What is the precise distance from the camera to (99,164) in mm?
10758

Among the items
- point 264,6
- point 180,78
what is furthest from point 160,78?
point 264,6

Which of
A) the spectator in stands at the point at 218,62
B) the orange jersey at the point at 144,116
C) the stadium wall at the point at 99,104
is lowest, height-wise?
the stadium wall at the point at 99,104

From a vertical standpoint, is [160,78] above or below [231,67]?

WHAT THE TASK ASKS
Put the lines above into a numbered list, leaving out the blank ones.

RESULT FOR THIS TASK
1. What is the precise distance from the camera to (99,164) in mm?
2. 10758
3. Among the items
4. - point 264,6
5. - point 180,78
6. what is furthest from point 160,78?
7. point 264,6
8. Which of
9. A) the spectator in stands at the point at 218,62
10. B) the orange jersey at the point at 144,116
11. C) the stadium wall at the point at 99,104
12. is lowest, height-wise?
13. the stadium wall at the point at 99,104
14. From a vertical standpoint, is [160,78] above or below [231,67]?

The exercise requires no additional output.